▸ **Instructions for the task**: Turn everything from the line containing "If you compare" down to the end of the rows into a JSON list of strings, one string per line, leaving out blank lines.

▸ **Extracted information**:
——

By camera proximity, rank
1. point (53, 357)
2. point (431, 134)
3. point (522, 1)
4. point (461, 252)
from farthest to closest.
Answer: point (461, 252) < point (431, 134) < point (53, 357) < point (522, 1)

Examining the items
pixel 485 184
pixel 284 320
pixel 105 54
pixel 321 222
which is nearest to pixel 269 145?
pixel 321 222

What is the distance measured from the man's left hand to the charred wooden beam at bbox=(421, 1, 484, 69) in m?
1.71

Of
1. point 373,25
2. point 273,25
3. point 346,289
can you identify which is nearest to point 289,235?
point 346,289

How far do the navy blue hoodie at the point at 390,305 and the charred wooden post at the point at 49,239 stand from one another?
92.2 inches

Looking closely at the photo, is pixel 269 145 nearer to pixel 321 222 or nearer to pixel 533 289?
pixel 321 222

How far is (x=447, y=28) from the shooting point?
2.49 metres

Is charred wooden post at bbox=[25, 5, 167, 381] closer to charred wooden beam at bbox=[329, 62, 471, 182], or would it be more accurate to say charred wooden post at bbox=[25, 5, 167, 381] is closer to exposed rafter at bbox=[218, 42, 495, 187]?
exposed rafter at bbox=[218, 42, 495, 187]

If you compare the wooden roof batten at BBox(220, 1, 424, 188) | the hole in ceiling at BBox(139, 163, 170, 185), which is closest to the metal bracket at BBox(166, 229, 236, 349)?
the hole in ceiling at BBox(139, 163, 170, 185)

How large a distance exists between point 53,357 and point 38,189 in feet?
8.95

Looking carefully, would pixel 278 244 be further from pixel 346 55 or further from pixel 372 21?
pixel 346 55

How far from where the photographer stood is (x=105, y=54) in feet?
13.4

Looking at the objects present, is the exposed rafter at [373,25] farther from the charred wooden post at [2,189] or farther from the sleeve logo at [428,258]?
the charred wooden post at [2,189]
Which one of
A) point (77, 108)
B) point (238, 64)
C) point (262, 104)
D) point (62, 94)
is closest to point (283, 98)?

——

▸ **Solution to the exercise**:
[
  "If you compare the wooden roof batten at BBox(220, 1, 424, 188) | the hole in ceiling at BBox(139, 163, 170, 185), which is closest to the metal bracket at BBox(166, 229, 236, 349)?",
  "the hole in ceiling at BBox(139, 163, 170, 185)",
  "How large a distance exists between point 53,357 and point 38,189 in feet?",
  "8.95",
  "Looking carefully, would pixel 278 244 be further from pixel 346 55 or further from pixel 372 21?",
  "pixel 346 55",
  "How far from where the photographer stood is (x=105, y=54) in feet?",
  "13.4",
  "Looking at the objects present, is the exposed rafter at [373,25] farther from the charred wooden post at [2,189] or farther from the sleeve logo at [428,258]?",
  "the charred wooden post at [2,189]",
  "Which one of",
  "A) point (77, 108)",
  "B) point (238, 64)",
  "C) point (262, 104)",
  "D) point (62, 94)",
  "is closest to point (283, 98)?"
]